**Set task**
Rewrite the rows from the line with "What is the separation" to the line with "5. the window at [242,227]", substituting "view" for "scene" and keeping everything else the same.

----------

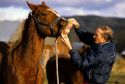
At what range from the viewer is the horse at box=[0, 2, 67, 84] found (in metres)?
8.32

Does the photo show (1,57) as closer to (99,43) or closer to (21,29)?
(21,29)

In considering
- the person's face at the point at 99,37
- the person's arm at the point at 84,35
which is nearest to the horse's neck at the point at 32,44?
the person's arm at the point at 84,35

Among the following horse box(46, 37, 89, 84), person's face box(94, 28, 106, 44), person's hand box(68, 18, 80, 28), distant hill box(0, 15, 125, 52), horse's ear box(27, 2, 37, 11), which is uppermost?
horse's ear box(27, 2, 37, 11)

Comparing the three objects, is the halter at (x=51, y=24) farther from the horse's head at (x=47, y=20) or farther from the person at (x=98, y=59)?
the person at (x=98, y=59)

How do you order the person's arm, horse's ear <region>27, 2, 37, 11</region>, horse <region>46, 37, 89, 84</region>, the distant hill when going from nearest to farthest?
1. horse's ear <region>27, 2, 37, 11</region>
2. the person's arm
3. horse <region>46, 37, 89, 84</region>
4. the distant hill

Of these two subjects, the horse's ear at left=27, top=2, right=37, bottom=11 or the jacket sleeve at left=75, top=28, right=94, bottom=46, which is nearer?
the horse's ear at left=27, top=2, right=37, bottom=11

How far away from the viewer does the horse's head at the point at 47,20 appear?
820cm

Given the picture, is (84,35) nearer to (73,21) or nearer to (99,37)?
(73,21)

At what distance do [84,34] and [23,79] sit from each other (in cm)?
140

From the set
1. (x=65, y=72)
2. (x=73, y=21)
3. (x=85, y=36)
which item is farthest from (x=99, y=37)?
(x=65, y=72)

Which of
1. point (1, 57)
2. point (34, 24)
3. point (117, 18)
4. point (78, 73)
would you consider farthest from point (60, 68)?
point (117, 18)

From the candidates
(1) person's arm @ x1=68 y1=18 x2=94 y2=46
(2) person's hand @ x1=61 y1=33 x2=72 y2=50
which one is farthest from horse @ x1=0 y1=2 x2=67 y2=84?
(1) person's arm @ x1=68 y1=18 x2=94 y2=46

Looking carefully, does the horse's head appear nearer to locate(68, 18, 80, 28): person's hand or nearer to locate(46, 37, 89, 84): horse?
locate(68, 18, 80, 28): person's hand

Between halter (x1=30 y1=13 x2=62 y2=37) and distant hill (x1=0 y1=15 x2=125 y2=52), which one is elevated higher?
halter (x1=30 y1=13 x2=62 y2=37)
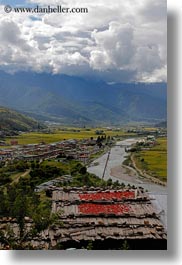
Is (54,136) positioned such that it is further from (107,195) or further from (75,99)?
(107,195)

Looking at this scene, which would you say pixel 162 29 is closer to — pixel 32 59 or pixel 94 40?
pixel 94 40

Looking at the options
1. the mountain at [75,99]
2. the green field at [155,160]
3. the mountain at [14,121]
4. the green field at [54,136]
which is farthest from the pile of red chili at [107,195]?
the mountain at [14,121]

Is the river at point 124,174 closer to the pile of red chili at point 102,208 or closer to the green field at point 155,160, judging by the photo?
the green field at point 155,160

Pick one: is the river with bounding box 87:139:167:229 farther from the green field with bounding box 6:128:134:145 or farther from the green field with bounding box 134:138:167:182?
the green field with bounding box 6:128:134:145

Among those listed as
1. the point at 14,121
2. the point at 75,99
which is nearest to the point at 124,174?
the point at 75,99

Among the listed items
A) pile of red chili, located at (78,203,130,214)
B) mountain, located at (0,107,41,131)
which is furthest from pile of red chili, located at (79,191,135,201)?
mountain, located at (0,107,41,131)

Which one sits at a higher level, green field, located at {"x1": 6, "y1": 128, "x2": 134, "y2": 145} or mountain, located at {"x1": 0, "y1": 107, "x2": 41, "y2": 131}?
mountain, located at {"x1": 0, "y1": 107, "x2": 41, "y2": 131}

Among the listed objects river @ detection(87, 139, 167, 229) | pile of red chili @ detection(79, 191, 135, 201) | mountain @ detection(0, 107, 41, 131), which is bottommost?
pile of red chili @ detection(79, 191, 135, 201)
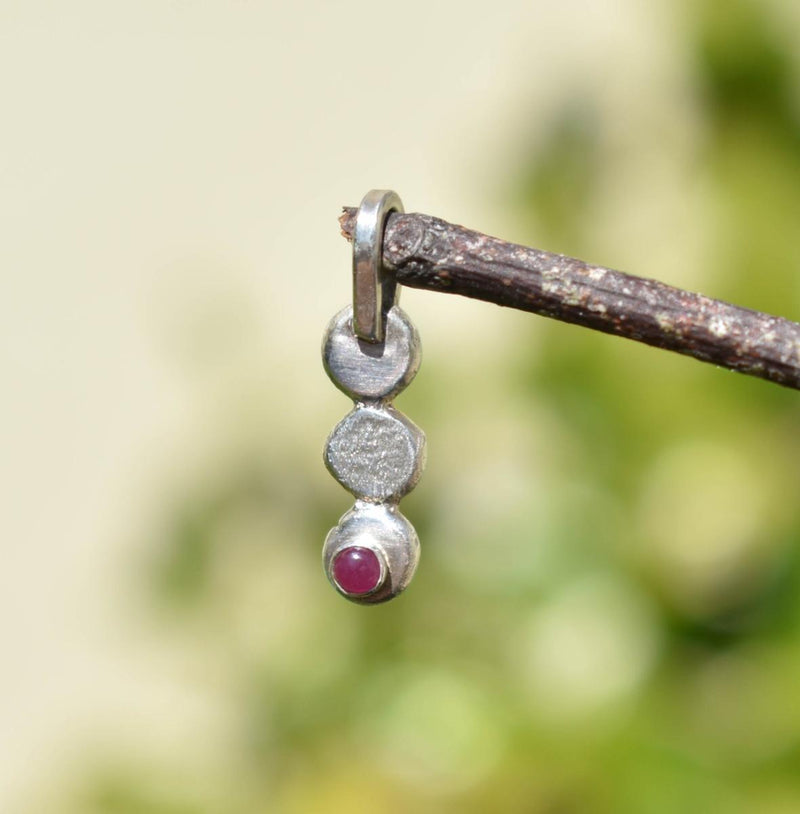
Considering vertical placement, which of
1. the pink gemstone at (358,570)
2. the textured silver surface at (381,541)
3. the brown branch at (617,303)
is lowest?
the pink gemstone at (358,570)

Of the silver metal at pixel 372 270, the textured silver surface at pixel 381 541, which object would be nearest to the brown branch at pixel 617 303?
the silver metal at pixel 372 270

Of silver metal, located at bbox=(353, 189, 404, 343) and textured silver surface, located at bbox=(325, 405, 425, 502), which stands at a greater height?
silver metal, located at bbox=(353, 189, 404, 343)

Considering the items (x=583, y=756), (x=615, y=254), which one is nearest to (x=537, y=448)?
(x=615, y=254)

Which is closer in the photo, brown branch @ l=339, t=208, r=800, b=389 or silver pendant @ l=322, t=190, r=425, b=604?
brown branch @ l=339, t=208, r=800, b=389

----------

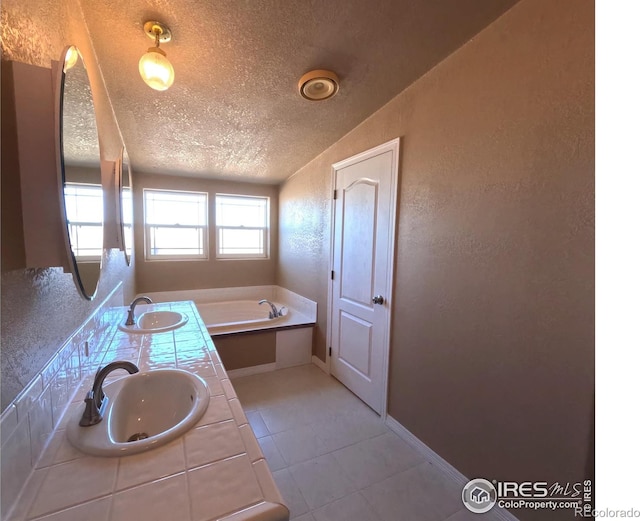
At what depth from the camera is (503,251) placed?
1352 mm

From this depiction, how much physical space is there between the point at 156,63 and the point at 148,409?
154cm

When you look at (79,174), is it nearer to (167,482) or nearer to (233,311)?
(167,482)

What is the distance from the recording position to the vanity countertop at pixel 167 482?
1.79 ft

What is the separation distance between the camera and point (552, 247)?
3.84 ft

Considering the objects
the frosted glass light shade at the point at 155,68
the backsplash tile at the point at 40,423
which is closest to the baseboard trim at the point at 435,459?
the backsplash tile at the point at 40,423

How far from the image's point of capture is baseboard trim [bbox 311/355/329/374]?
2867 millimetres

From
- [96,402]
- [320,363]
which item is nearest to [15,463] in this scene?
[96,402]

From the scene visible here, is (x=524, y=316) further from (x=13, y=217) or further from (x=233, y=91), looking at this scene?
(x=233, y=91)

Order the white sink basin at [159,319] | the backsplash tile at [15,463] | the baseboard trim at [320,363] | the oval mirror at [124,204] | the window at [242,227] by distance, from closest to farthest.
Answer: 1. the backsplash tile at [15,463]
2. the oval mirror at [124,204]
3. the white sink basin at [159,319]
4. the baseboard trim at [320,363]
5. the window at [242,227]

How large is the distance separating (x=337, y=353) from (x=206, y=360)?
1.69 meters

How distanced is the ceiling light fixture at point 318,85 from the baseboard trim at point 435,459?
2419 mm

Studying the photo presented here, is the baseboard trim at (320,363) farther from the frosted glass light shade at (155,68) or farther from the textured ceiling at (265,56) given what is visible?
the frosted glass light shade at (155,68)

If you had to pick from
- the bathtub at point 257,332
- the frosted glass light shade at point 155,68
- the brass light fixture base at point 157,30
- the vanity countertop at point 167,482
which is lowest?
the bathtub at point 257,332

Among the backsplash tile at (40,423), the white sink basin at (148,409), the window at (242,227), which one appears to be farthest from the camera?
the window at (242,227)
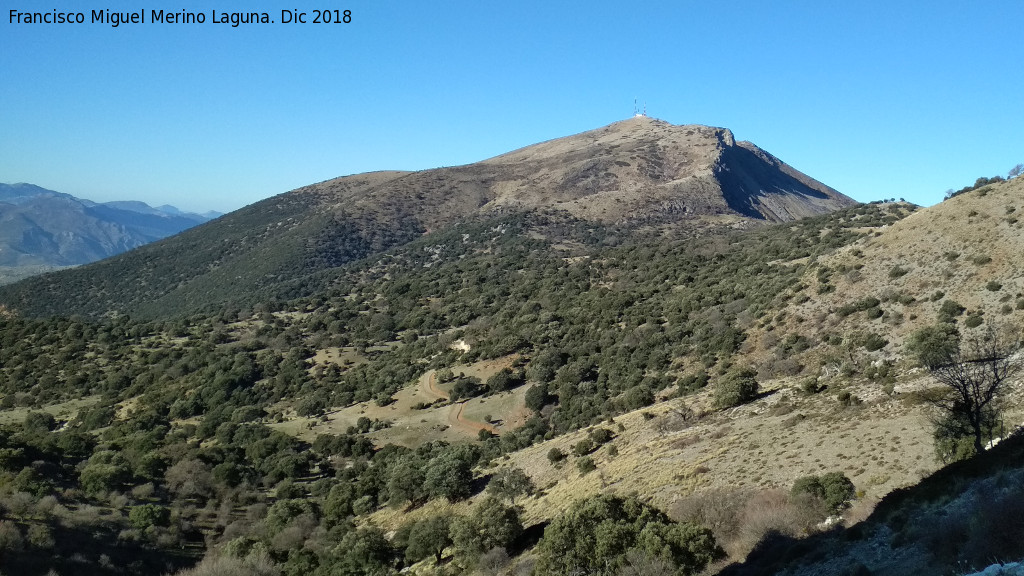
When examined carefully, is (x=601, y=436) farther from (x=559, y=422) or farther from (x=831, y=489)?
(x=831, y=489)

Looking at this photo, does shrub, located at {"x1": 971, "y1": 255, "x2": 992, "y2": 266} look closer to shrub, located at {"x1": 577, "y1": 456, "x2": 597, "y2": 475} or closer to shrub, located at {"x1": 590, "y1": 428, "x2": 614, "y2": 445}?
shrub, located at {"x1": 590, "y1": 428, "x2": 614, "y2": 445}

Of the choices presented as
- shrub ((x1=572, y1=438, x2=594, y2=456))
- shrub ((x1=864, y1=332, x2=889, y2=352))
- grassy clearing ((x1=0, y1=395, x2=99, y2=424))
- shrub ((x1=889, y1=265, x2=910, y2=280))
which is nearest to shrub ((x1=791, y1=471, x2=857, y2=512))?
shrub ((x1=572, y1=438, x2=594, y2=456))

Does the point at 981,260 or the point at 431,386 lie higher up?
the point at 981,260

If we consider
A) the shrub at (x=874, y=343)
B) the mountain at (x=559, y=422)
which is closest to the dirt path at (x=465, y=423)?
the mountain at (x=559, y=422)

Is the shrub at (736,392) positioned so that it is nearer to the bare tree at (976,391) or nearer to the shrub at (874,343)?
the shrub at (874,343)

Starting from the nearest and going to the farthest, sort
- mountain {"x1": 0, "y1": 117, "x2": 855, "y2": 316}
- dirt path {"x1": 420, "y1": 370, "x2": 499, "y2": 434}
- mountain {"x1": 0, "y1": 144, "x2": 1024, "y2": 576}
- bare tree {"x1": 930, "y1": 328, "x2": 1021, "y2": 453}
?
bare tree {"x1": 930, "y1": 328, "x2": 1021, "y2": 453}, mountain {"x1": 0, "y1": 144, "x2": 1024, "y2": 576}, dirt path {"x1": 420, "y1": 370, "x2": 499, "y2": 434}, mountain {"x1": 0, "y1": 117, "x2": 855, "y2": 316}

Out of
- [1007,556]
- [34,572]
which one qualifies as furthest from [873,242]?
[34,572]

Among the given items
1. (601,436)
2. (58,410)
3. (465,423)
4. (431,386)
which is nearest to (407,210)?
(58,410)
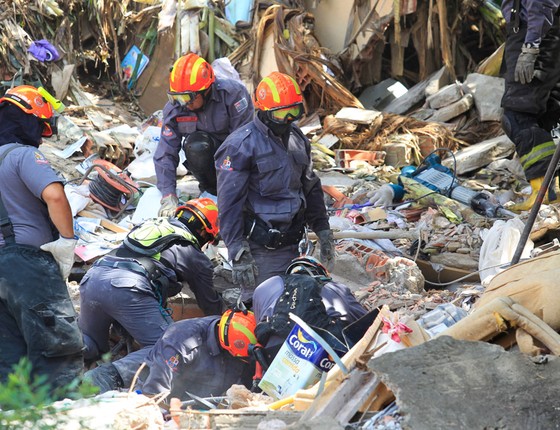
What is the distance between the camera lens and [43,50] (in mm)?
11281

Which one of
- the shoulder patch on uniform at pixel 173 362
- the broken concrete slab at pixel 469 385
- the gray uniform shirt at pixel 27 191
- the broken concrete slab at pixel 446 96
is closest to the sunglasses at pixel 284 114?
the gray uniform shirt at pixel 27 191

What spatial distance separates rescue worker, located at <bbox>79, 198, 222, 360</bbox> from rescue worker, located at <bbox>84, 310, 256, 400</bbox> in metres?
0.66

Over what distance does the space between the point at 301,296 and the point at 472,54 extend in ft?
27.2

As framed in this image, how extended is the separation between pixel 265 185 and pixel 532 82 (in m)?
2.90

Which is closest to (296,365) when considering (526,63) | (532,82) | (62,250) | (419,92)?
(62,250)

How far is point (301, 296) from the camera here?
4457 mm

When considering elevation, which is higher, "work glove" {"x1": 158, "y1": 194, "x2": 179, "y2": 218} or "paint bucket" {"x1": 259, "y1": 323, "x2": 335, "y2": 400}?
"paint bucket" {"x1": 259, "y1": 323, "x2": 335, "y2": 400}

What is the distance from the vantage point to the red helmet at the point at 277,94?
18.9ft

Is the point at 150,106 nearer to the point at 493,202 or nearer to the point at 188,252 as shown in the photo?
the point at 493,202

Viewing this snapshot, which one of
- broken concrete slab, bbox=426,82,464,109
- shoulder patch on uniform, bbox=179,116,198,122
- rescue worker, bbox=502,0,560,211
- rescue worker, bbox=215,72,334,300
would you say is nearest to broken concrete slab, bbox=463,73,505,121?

----------

**Exercise response**
What is the separation distance between the camera and point (552, 247)?
3.84 ft

Considering the objects
the frosted glass light shade at the point at 155,68
the backsplash tile at the point at 40,423
which is closest to the baseboard trim at the point at 435,459?
the backsplash tile at the point at 40,423

How far from the image's point of capture is baseboard trim [bbox 311/355/329/374]?
2867 millimetres

From
- [96,402]
- [320,363]
which item is nearest to [15,463] in this view?
[96,402]

From the view visible here, is (x=524, y=316) further from (x=13, y=217) or further from (x=233, y=91), looking at this view?
(x=233, y=91)

Order the white sink basin at [159,319] | the backsplash tile at [15,463] | the baseboard trim at [320,363] | the oval mirror at [124,204] | the window at [242,227] by distance, from closest to farthest.
Answer: 1. the backsplash tile at [15,463]
2. the oval mirror at [124,204]
3. the white sink basin at [159,319]
4. the baseboard trim at [320,363]
5. the window at [242,227]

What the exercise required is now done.